M3 Lab: Mesoscale Meteorology and Modeling

dorita_r.jpg

Associate Professor (Adjunct)

Room 304 South

dorita.rostkier-edelstein@mail.huji.ac.il

Affiliate Scientist, The National Center for Atmospheric Research, Boulder, Colorado, USA

https://www.researchgate.net/profile/Dorita_Rostkier-Edelstein

https://scholar.google.com/citations?hl=en&user=mvpCw_0AAAAJ

Research Interests 

My research focuses on mesoscale meteorology and modeling and pursues to improve numerical weather and climate prediction at high spatial resolution. I put special emphasis on developing data assimilation approaches that can optimally improve model initial conditions by assimilation of conventional and satellite observations into the model. Moreover, much of my efforts are devoted to developing and improving dynamical downscaling methods to efficiently achieve computationally expensive high resolution model-calculated climatologies. I develop analogues and weather-regimes based downscaling methods and and apply them in seasonal forecasts and future climate projections. The use of observations and models provide me the tools to better understand the physical and dynamical processes responsible for the mesoscale phenomena of interest such as sea-land breeze, foehn, hydraulic jumps, convective precipitation, dust emissions and transport, urban weather, among others. 
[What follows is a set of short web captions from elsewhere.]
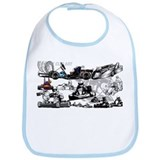 Funny Go cart racing Bib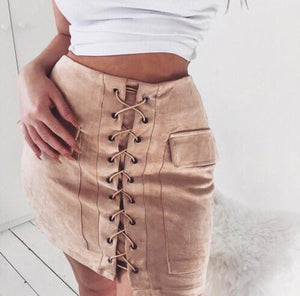 suede lace-up skirt color options
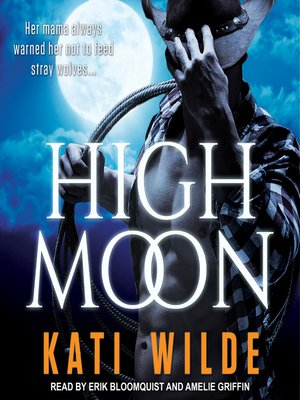 cover image of High Moon
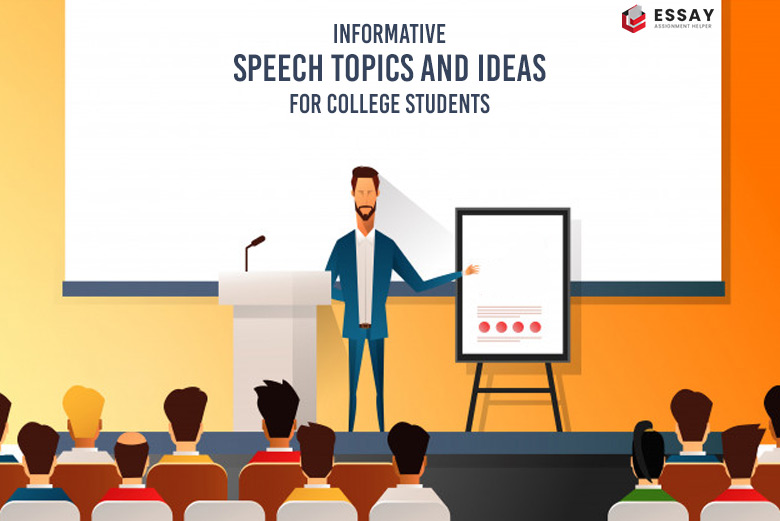Guide On informative Speech Topics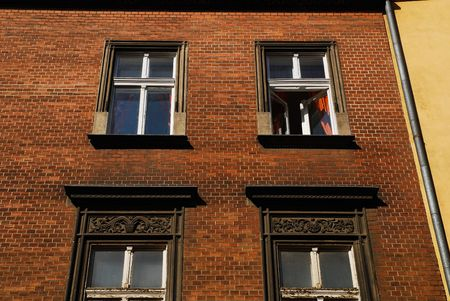 partment: old home in Krakow, old wall and window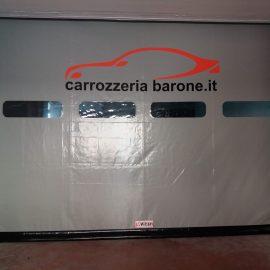 zip_porte_veloci02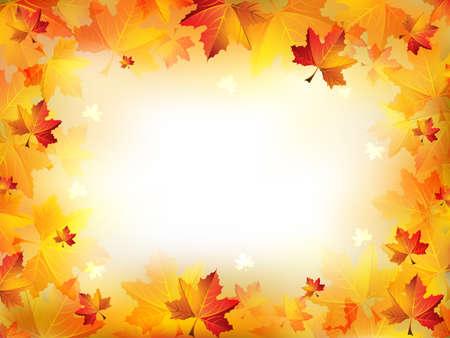 Elegancka ramka jesień składa się z kolorowych liści na niewyraźne tło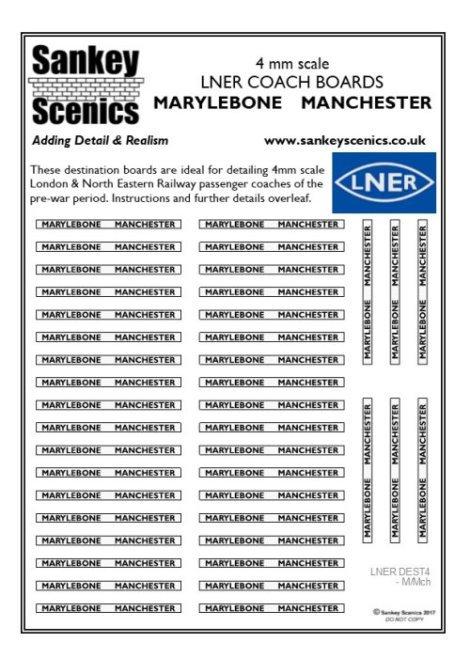 4mm LNER Destination Boards: Marylebone  Manchester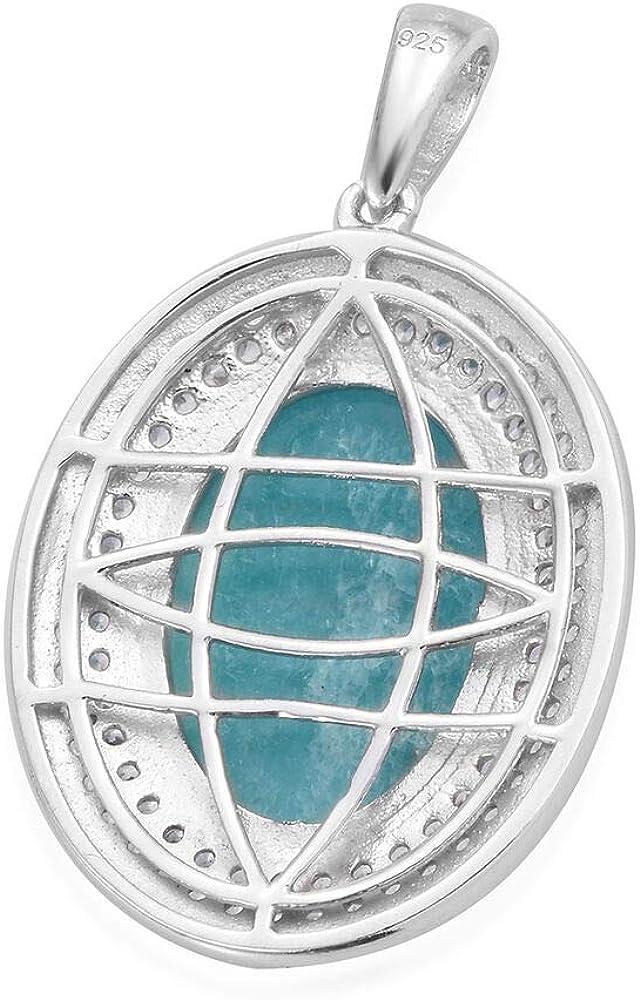 12 ct Cambodian Zircon Halo Pendant TJC Womens 925 Sterling Silver Platinum Plated Brazillian ite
I recently entered the world of machine learning to improve weather forecasts.

My research is intended to have academic impact and at the same time to develop tools to serve in clima-tech applications.

Ongoing and future projects:

  • Data assimilation of opportunistic observations into weather models to improve convection scale precipitation forecasts.
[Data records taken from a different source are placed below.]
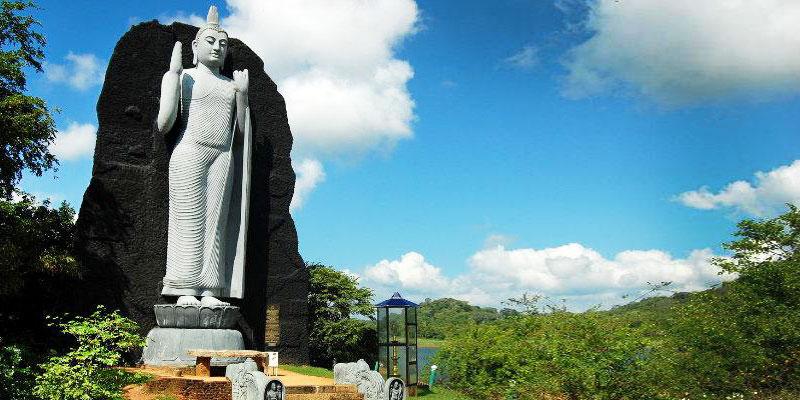 girithale-srilanka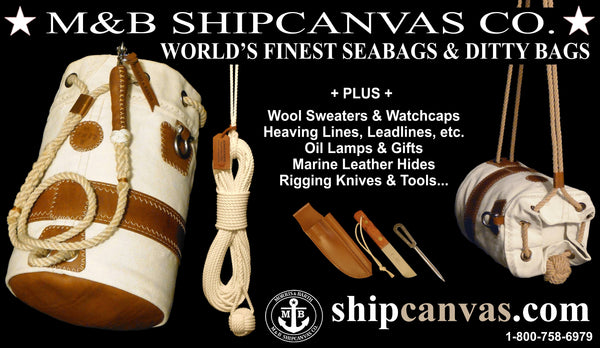 World's Finest Seabags & Ditty Bags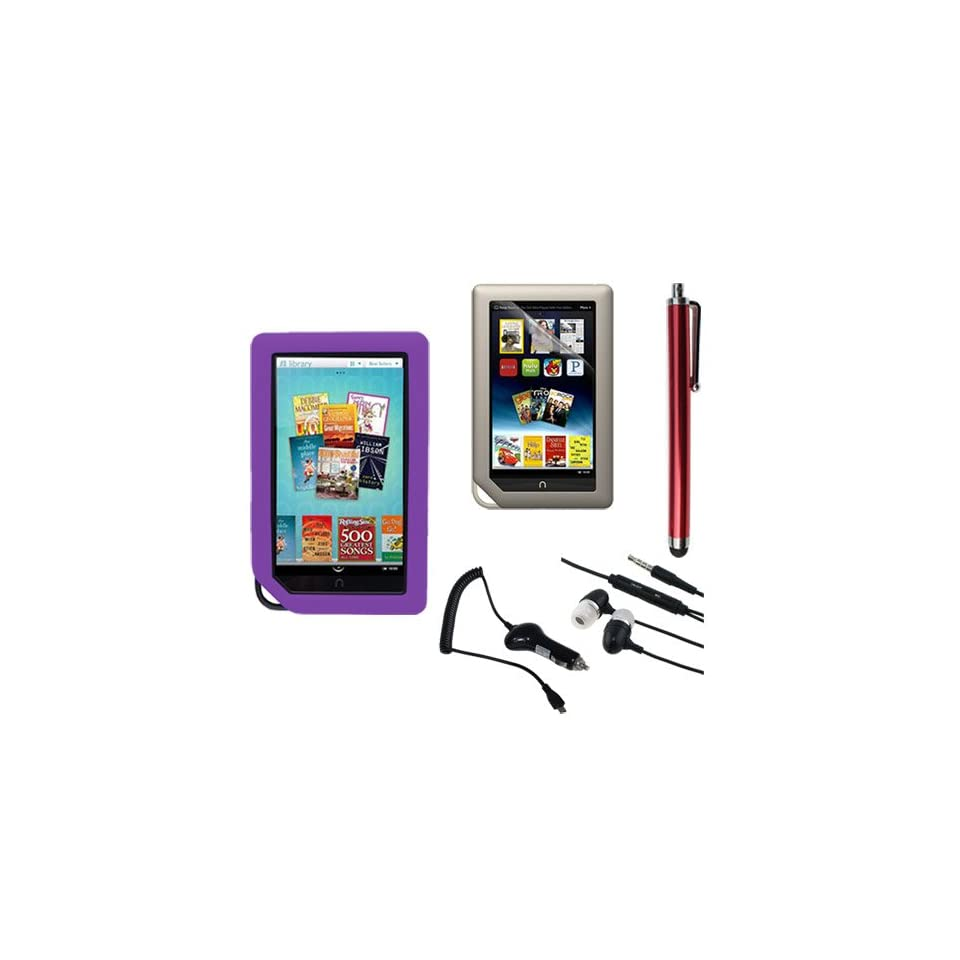 Skque Clear Screen Protector + Purple Soft Silicone Cover Case + Touch Screen Tablet/Smart Phone Stylus Pen(Red Body) + Earphone headset w/mic + 2100Mah Rapid Car Charger for Barnes&Noble Nook Color Ebook Reader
  • Data assimilation of satellite observations into weather models to improve forecasts of high impact weather.

  • Seasonal forecasts of precipitation and evapotranspiration: development of statistical downscaling and machine learning techniques

  • Improvement of atmospheric dust-aerosol model by incorporation of a turbulent thermal diffusion parameterization and improved dust-soil emission parameters.
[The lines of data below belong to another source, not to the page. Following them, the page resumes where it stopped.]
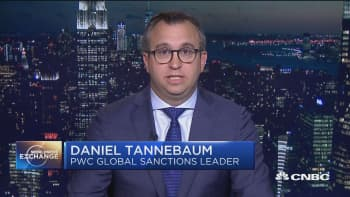 PwC's Tannebaum: New US sanctions make it that much harder to negotiate with Iran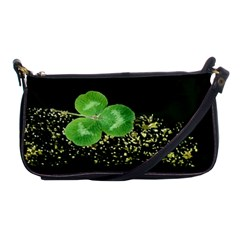 Clover Evening Bag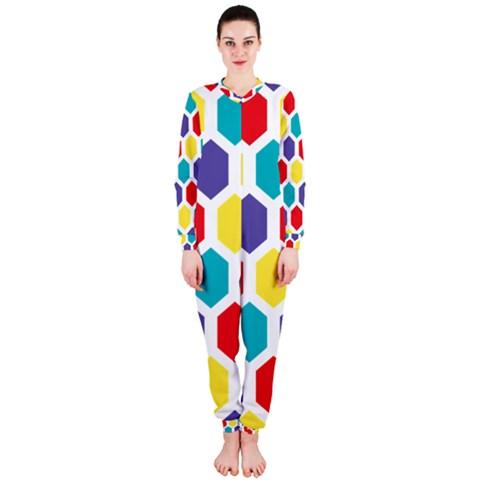 Hexagon Pattern  OnePiece Jumpsuit (Ladies)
  • Application of machine learning techniques to estimate future climate projections of meteorological variables affecting human health.

  • Machine learning using weather models and satellite observations to improve fog forecasts

  • Development of a prototype high resolution reanalysis for our region.

  • Investigation of the impact of meteorological and climate conditions on urban comfort and pollution.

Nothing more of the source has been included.